Por eso Rosita acicala a las mujeres y conversa mucho con ellas sobre bienestar físico, higiene, belleza. A la par, confiesa que aprende mucho cada día y hasta ha recibido buenos consejos de cómo cuidarse las uñas, la piel, el cabello.
La licenciada en Enfermería Gladys Barbón también aporta lo suyo, con esa dosis extra de amor que la hizo reincorporarse a este proyecto, luego su jubilación. “Soy de Alquízar, pero cuando me hablaron de este centro me encantó la idea y decidí venir”.
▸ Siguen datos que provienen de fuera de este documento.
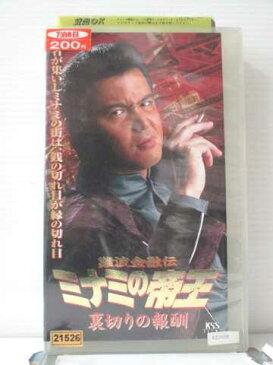 r1_89880 【中古】【VHSビデオ】ミナミの帝王 裏切りの報酬 [VHS]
Aunque trabaja hace apenas un mes, ya domina también nombres, tratamientos y comparte con Rosita la alegría de cada paciente que mejora, como Armando, que llegó en muy malas condiciones y ya exhibe un mejor rostro.
Allí florecen a diario quienes sufrieron maltratos físicos o mentales. Son sus dibujos también una prueba fehaciente de amor y de avances. Lo saben las enfermeras, cuando orgullosas comparan lo pintado semanas atrás con estos nuevos, los del día de nuestra visita, cuando dibujaron flores, la bandera cubana, y hasta hubo quien se atrevió a dibujar el paisaje, con todos los detalles, tal como le enseñaron de pequeña en una casa de cultura.
«Kissicuaba es mi hogar» podía leerse claramente en uno de ellos, cuatro palabras que reflejan el sentir de quien ha encontrado allí los afectos de una gran casa donde cada cumpleaños es una fiesta y la enfermedad de uno se convierte en motivo de desvelos, ocupación y preocupación del resto.